_Work instructions:_
If a line in the data contains "Neuroticism", copy it out.

_Records for this task:_
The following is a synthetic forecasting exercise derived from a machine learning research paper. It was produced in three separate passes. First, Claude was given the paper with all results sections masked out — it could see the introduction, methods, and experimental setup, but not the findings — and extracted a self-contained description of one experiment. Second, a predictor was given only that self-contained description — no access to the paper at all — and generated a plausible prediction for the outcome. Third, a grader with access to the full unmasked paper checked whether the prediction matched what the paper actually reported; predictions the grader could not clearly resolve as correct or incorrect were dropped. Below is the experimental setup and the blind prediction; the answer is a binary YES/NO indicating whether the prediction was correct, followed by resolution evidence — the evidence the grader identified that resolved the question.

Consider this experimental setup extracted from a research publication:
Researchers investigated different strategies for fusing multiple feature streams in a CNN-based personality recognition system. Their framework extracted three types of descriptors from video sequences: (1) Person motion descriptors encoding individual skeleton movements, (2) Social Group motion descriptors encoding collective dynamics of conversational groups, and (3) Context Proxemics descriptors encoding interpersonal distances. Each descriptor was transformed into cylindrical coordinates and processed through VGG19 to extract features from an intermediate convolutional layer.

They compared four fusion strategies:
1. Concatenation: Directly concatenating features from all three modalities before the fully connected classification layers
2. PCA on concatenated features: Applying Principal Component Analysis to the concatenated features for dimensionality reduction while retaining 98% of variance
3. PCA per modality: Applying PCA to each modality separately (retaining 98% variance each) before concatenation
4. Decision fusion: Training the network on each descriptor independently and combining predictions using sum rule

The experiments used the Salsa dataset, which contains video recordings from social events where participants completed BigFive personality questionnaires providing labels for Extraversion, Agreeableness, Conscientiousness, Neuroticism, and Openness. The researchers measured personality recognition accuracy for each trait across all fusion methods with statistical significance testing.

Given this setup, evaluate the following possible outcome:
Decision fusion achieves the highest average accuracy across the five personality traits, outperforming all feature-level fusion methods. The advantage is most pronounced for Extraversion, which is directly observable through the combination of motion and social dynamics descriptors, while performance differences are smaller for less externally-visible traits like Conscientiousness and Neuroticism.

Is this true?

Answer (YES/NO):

--

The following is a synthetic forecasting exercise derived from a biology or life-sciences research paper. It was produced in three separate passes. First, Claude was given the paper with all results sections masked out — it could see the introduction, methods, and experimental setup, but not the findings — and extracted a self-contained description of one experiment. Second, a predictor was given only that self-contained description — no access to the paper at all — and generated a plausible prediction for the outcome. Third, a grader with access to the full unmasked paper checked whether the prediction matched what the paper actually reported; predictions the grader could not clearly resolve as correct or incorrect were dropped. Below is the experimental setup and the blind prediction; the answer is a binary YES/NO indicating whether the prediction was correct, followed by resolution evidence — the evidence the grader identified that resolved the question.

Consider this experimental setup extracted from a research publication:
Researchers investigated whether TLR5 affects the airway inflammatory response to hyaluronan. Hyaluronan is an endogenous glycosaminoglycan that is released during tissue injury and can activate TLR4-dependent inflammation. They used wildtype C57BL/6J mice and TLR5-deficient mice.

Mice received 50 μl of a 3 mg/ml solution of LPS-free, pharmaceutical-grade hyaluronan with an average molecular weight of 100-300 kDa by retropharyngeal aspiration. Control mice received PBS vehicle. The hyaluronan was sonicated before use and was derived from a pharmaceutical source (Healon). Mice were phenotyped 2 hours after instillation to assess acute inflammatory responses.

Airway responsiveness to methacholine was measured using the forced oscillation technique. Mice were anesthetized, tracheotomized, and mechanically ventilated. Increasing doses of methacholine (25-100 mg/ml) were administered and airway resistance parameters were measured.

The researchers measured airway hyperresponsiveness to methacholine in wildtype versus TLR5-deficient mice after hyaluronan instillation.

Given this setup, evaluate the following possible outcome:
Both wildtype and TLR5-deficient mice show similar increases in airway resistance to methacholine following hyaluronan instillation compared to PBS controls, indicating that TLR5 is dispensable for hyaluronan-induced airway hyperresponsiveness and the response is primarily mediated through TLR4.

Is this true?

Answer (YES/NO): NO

==

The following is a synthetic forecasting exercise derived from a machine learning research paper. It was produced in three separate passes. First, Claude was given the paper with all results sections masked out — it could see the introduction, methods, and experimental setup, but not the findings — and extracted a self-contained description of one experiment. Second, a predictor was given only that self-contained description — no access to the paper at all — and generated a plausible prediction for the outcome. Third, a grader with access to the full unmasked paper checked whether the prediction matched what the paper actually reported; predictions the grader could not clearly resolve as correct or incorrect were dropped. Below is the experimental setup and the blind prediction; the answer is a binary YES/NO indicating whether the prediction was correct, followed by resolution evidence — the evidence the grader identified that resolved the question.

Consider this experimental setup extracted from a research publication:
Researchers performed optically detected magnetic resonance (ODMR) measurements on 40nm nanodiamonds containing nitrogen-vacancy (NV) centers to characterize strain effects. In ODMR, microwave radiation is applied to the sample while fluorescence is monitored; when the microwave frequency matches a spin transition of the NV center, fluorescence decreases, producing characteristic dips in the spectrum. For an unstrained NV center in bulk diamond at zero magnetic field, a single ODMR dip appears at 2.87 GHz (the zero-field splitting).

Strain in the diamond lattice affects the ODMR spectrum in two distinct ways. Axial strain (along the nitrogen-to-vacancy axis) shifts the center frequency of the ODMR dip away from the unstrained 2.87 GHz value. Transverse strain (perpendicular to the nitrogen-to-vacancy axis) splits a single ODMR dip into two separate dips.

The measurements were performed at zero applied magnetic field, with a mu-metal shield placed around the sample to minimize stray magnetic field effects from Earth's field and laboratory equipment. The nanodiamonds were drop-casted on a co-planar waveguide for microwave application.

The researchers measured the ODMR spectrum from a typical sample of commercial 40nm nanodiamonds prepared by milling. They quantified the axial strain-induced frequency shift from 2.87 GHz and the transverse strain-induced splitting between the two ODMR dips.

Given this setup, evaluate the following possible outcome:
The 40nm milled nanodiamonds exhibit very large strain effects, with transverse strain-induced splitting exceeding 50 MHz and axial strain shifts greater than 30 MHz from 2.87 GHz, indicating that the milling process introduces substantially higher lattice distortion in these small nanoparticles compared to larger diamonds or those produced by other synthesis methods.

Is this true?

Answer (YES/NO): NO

_Solved problem:_
The experiments used the Salsa dataset, which contains video recordings from social events where participants completed BigFive personality questionnaires providing labels for Extraversion, Agreeableness, Conscientiousness, Neuroticism, and Openness. The researchers measured personality recognition accuracy for each trait across all fusion methods with statistical significance testing.
Decision fusion achieves the highest average accuracy across the five personality traits, outperforming all feature-level fusion methods. The advantage is most pronounced for Extraversion, which is directly observable through the combination of motion and social dynamics descriptors, while performance differences are smaller for less externally-visible traits like Conscientiousness and Neuroticism.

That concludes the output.